The following is a guest post inspired by the questions in our Maritime Futures Project. For more information on the contributors, click here. Note: The opinions and views expressed in these posts are those of the authors alone and are presented in their personal capacity. They do not necessarily represent the views of their parent institution U.S. Department of Defense, the U.S. Navy, any other agency, or any other foreign government.
Maritime Futures Project, Question 8: What advice would you give to a smaller nation on the maritime investments it should pursue, and why?
Coming from the archipelagic nation of the Philippines with a 36,000 nautical mile coastline, 7,107 islands and islets, and a large population that depends on the sea as their lifeline, our maritime environment is a vital part of our strategic interests.
As a result, air, surface, and subsurface assets are of prime importance. Guided-missile frigates and corvettes for offshore control, and a large number of fast-missile and patrol gunboats for the littorals would be appropriate.
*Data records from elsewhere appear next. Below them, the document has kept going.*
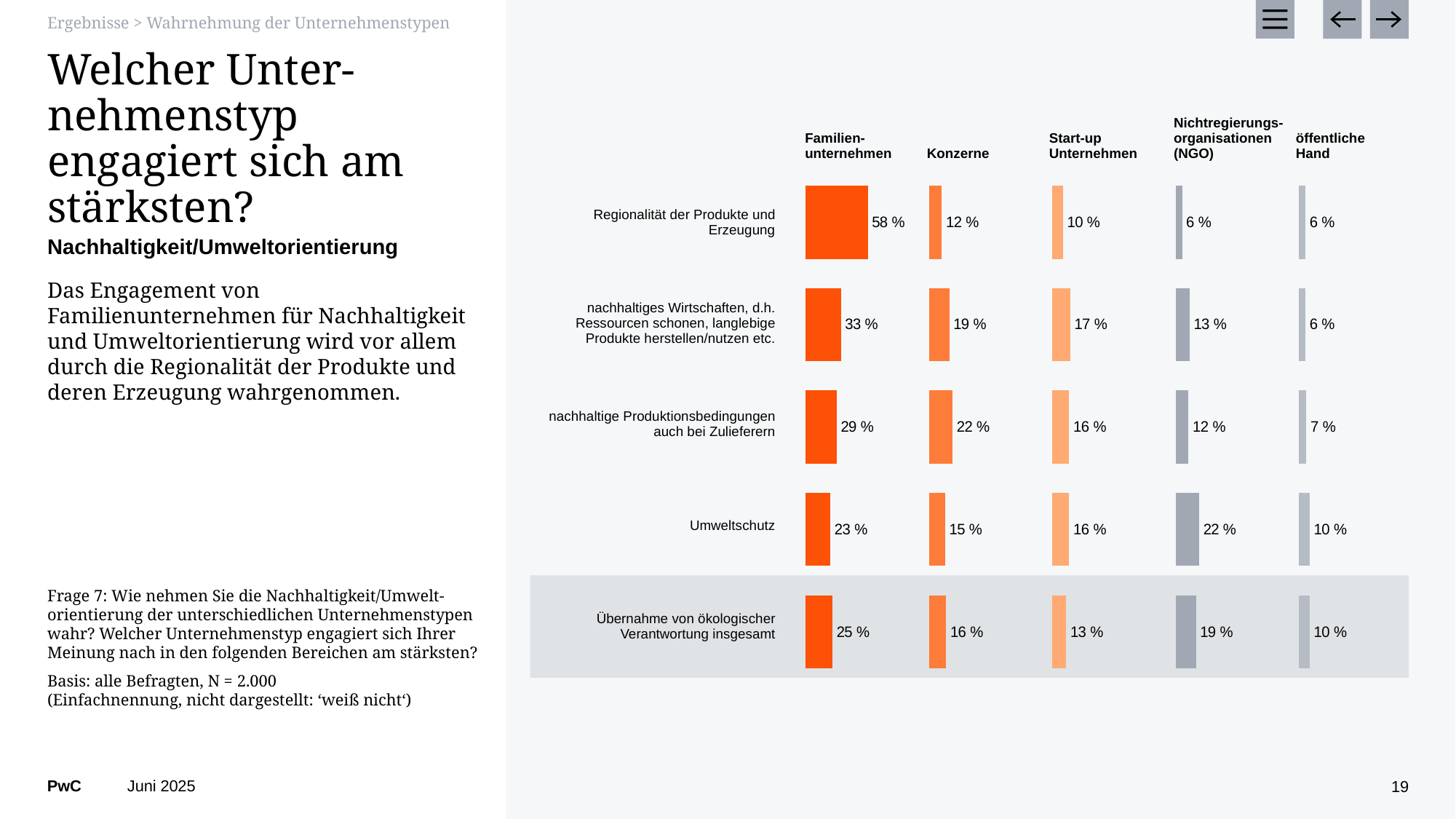
How many sustainability categories (rows) does the chart show? 5 How many company types are compared in the chart? 5 What percentage is shown for öffentliche Hand for 'Übernahme von ökologischer Verantwortung insgesamt'? 10 % Which row of the chart is highlighted with a grey background? Übernahme von ökologischer Verantwortung insgesamt Which company type has the lowest value for 'nachhaltige Produktionsbedingungen auch bei Zulieferern'? öffentliche Hand What kind of chart is shown on the slide? Bar chart What percentage is shown for Familienunternehmen for 'Regionalität der Produkte und Erzeugung'? 58 % For 'Umweltschutz', which is larger: the value for Familienunternehmen or the value for Konzerne? Familienunternehmen Which company type has the highest value for 'Regionalität der Produkte und Erzeugung'? Familienunternehmen What is the difference between the Familienunternehmen and Konzerne values for 'Regionalität der Produkte und Erzeugung'? 46 % What percentage is shown for Nichtregierungsorganisationen (NGO) for 'Umweltschutz'? 22 % What percentage is shown for Start-up Unternehmen for 'nachhaltiges Wirtschaften'? 17 %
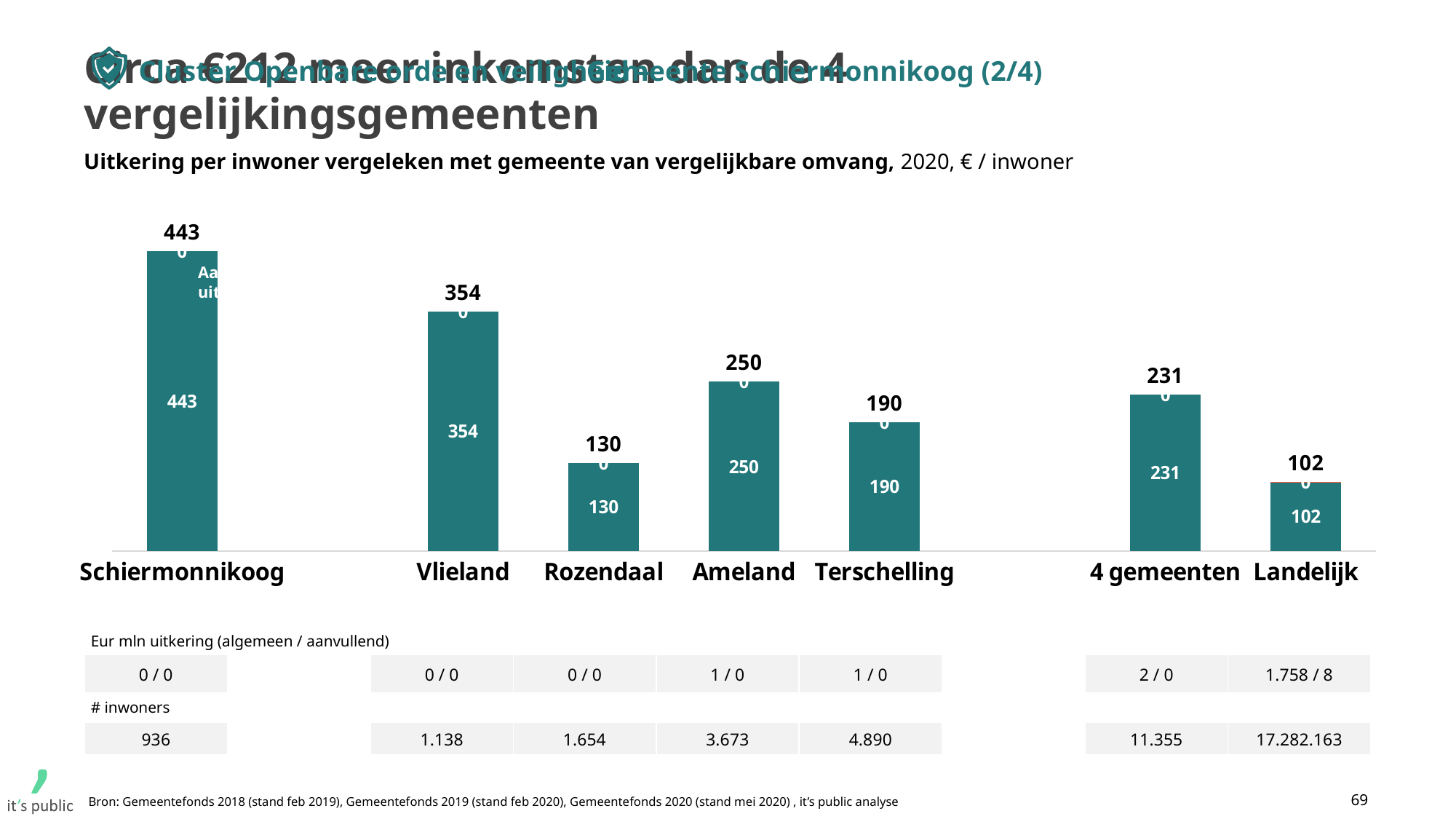
What is the difference between the values for Ameland and Rozendaal? 120 What is the value for Terschelling? 190 How many categories are shown in the chart? 7 What is the value for Schiermonnikoog? 443 Which category has the highest value? Schiermonnikoog What unit is stated in the chart subtitle for the plotted values? € / inwoner Which category has the lowest value? Landelijk Which is larger, the value for Vlieland or the value for Ameland? Vlieland What is the difference between the values for Schiermonnikoog and 4 gemeenten? 212 What kind of chart is shown on the slide? Bar chart What is the value for Vlieland? 354 What is the value for Landelijk? 102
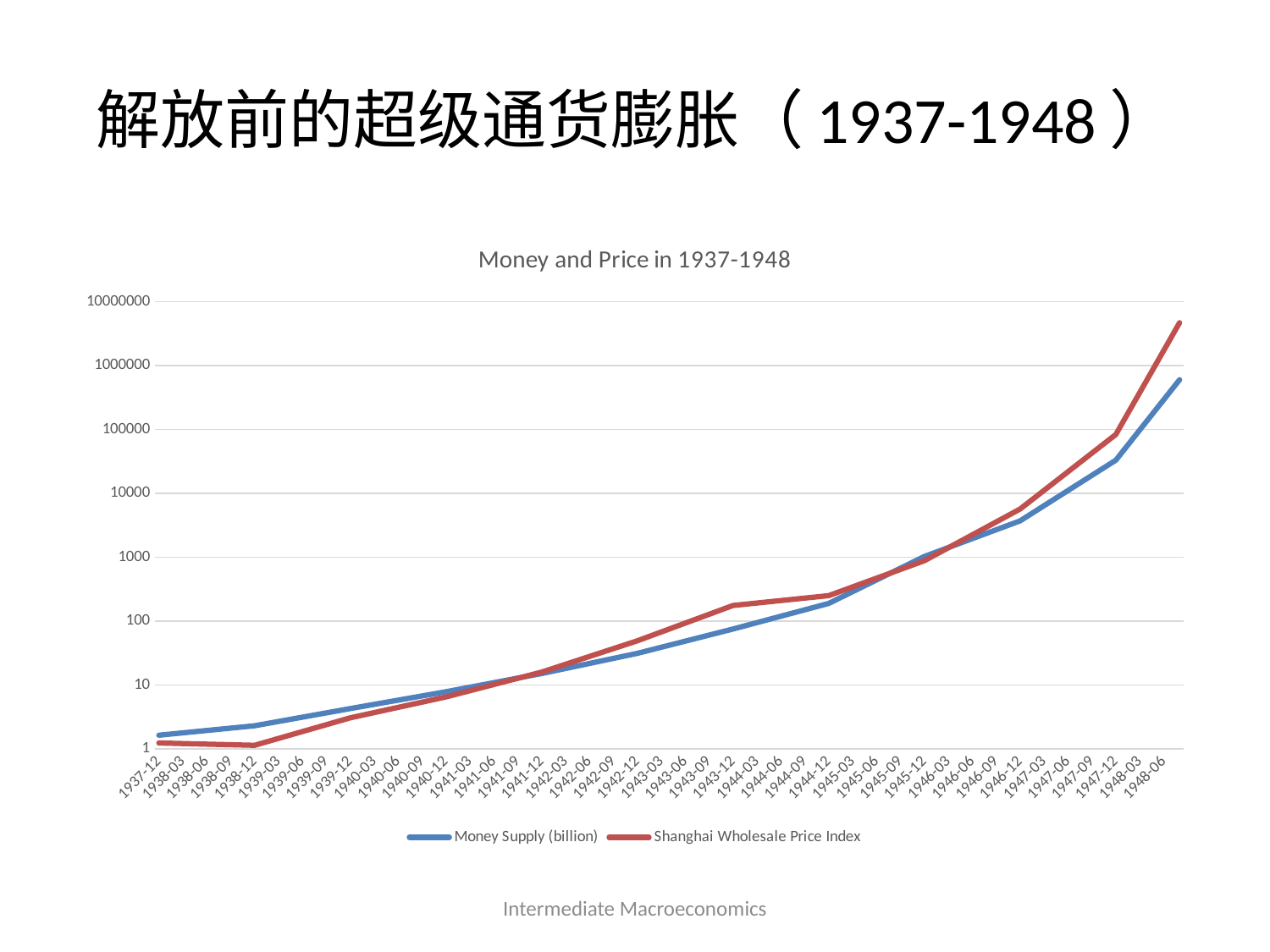
Is the value of Money Supply (billion) at 1947-12 greater or less than 10000? greater Do the values of the Shanghai Wholesale Price Index rise or fall from 1937-12 to 1948-06? rise Is the value of the Shanghai Wholesale Price Index at 1948-06 greater or less than 1000000? greater Is the value of Money Supply (billion) at 1948-06 greater or less than 1000000? less At 1938-12, which series has the higher value, Money Supply (billion) or Shanghai Wholesale Price Index? Money Supply (billion) At 1948-06, which series has the higher value, Money Supply (billion) or Shanghai Wholesale Price Index? Shanghai Wholesale Price Index Which series is drawn in red? Shanghai Wholesale Price Index What kind of chart is shown on the slide? line chart How many series does the legend list? 2 How many time points are labelled on the x axis? 43 What is the title of the chart? Money and Price in 1937-1948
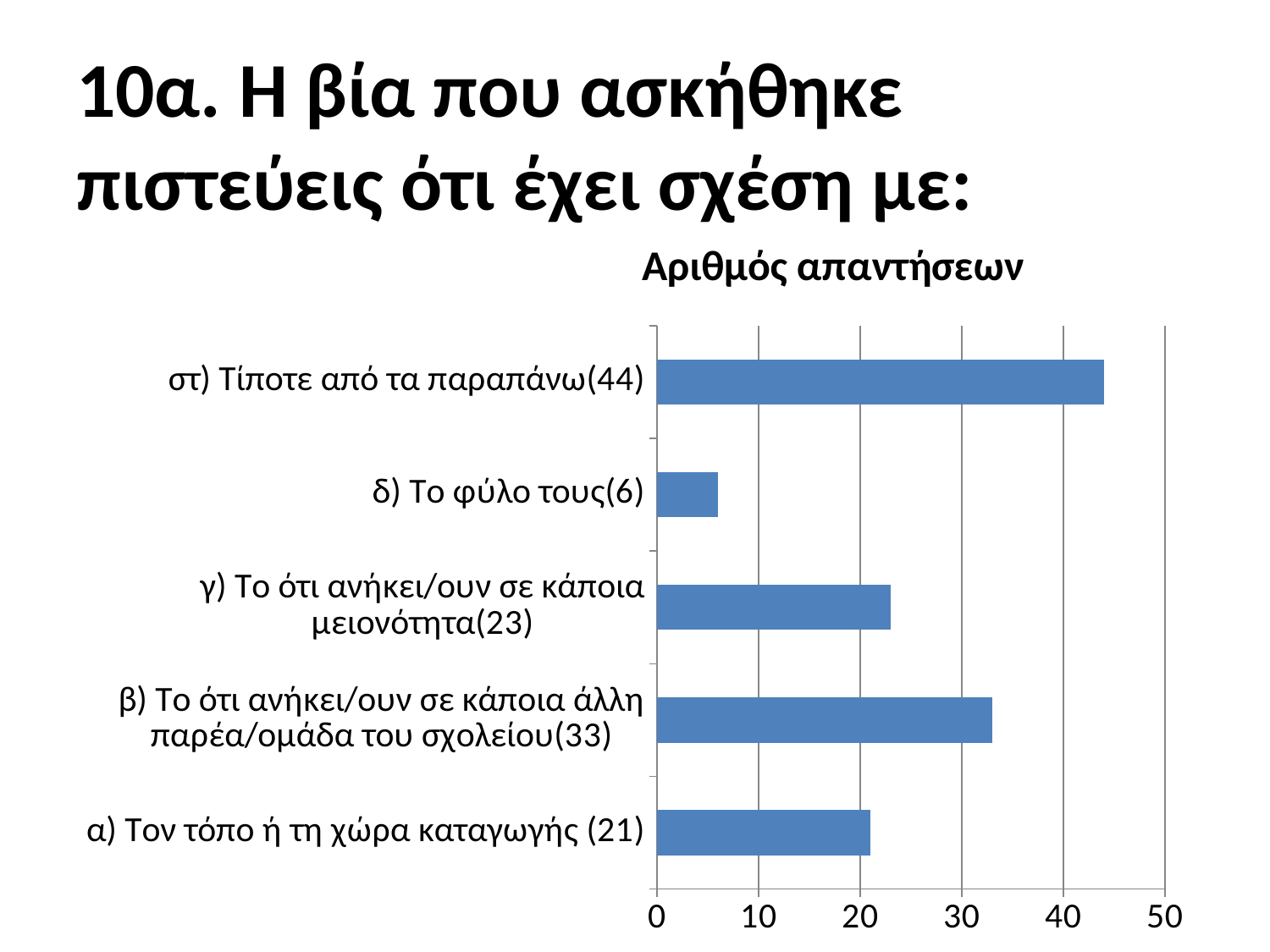
What is the number of responses for 'στ) Τίποτε από τα παραπάνω'? 44 Which category has the lowest number of responses? δ) Το φύλο τους What is the maximum value shown on the horizontal axis? 50 Which has more responses: 'γ) Το ότι ανήκει/ουν σε κάποια μειονότητα' or 'α) Τον τόπο ή τη χώρα καταγωγής'? γ) Το ότι ανήκει/ουν σε κάποια μειονότητα What is the number of responses for 'α) Τον τόπο ή τη χώρα καταγωγής'? 21 What type of chart is shown on the slide? bar chart Is the value for 'β) Το ότι ανήκει/ουν σε κάποια άλλη παρέα/ομάδα του σχολείου' greater or less than 30? greater What is the difference between the responses for 'β) Το ότι ανήκει/ουν σε κάποια άλλη παρέα/ομάδα του σχολείου' and 'γ) Το ότι ανήκει/ουν σε κάποια μειονότητα'? 10 Which category has the highest number of responses? στ) Τίποτε από τα παραπάνω What is the number of responses for 'δ) Το φύλο τους'? 6 What is the chart's title? Αριθμός απαντήσεων How many categories does the chart show? 5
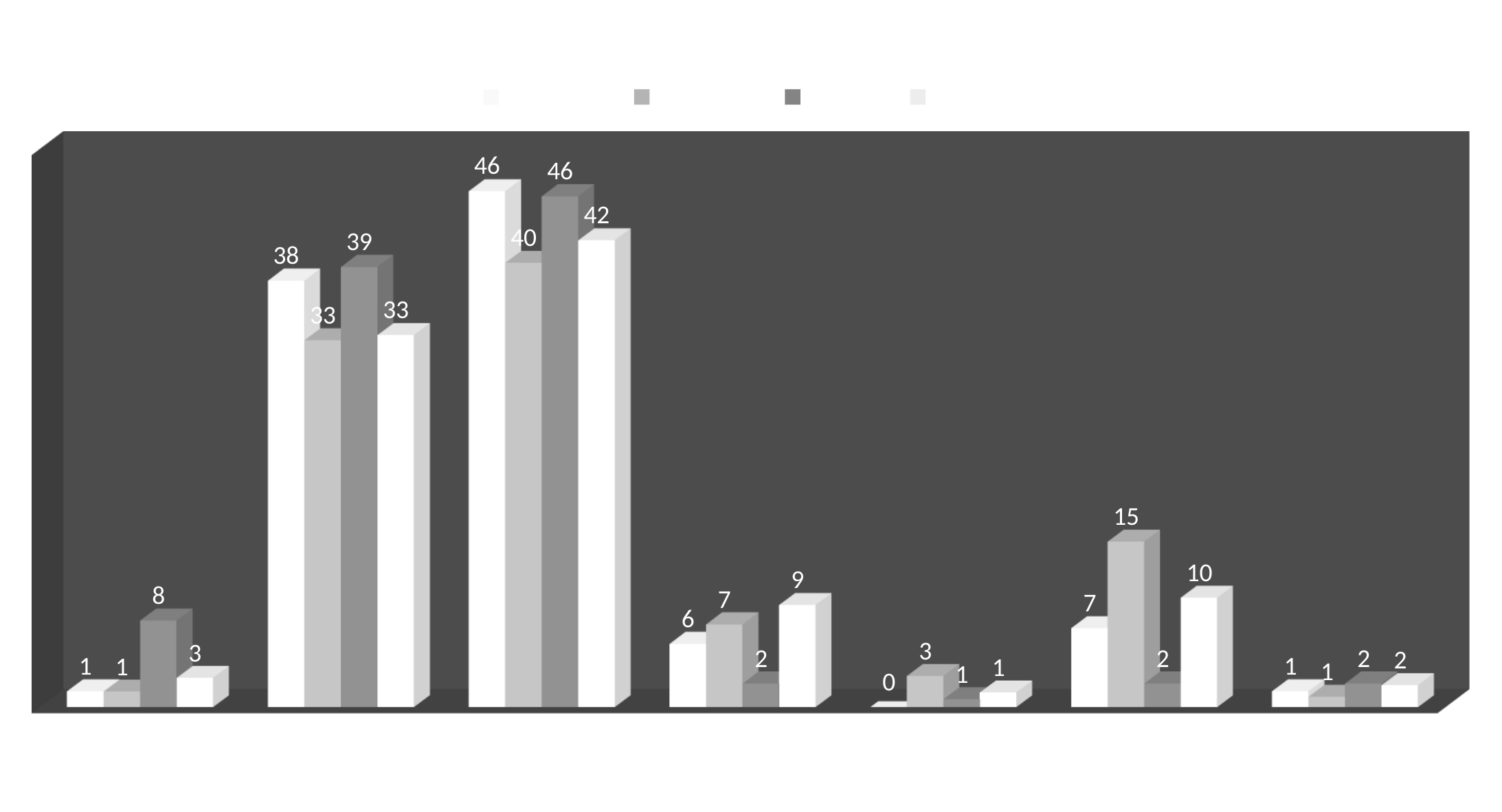
How many series does the legend list? 4 In the sixth group of bars from the left, which is larger: the second bar or the fourth bar? the second bar (15) In the sixth group of bars from the left, what is the value of the second bar? 15 What kind of chart is shown on the slide? bar chart In the third group of bars from the left, what is the difference between the first bar and the second bar? 6 In the third group of bars from the left, what is the value of the fourth (rightmost) bar? 42 What is the total of the four values in the first group of bars from the left? 13 In the fifth group of bars from the left, what is the value of the first (leftmost) bar? 0 What is the highest value labelled anywhere on the chart? 46 In the second group of bars from the left, which bar has the highest value? the third bar (39) How many groups of bars are plotted along the x axis? 7 In the fourth group of bars from the left, which bar has the lowest value? the third bar (2)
Long-range maritime patrol aircraft, ship-based multi-purpose helicopters, and naval light-attack aircraft along with a system of land-based radars in central chokepoints would also be an indispensable investment in the protection of an archipelagic nation’s maritime domain. Adding a flotilla of submarines (of the shallow-water attack type) and forming coastal anti-ship missile batteries would further extend a nation’s strategy of defense in depth. This could all be supported by pooling and developing manpower resources and skills.
For island nations with smaller EEZs, development may be limited to capable patrol gunboats and multi-purpose ships for its Coast Guard, supported by rotary, fixed wing, and amphibious aircraft. The creation and training of coast-watchers from shore based villages would also be a positive development.
LCDR Mark Condeno is a member of the Philippines Naval Auxiliaries.